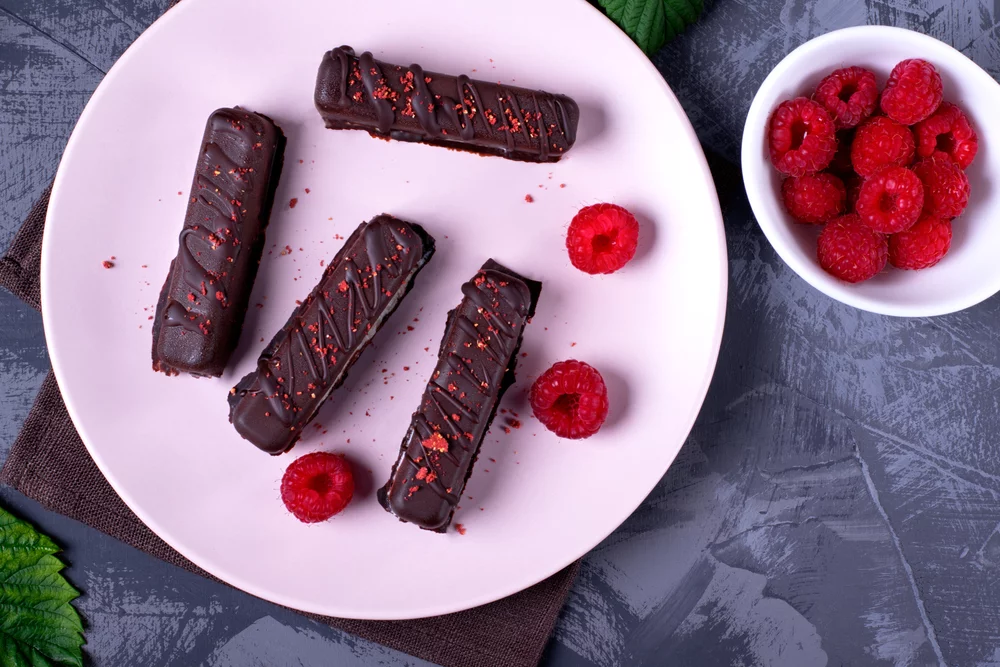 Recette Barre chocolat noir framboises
++++++
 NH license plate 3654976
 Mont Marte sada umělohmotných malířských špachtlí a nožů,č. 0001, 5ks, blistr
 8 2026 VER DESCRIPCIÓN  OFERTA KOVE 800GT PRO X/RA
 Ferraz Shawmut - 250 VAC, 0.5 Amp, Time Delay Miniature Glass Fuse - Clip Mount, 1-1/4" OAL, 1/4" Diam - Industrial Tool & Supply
++++++
What to produce> Could you format the records as a JSON list of strings, one per line, skipping blank lines? Begin at the line that has "NH license plate 3654976" and stop after the line that has "Ferraz Shawmut - 250".

Solution>
[
  " NH license plate 3654976",
  " Mont Marte sada umělohmotných malířských špachtlí a nožů,č. 0001, 5ks, blistr",
  " 8 2026 VER DESCRIPCIÓN  OFERTA KOVE 800GT PRO X/RA",
  " Ferraz Shawmut - 250 VAC, 0.5 Amp, Time Delay Miniature Glass Fuse - Clip Mount, 1-1/4\" OAL, 1/4\" Diam - Industrial Tool & Supply"
]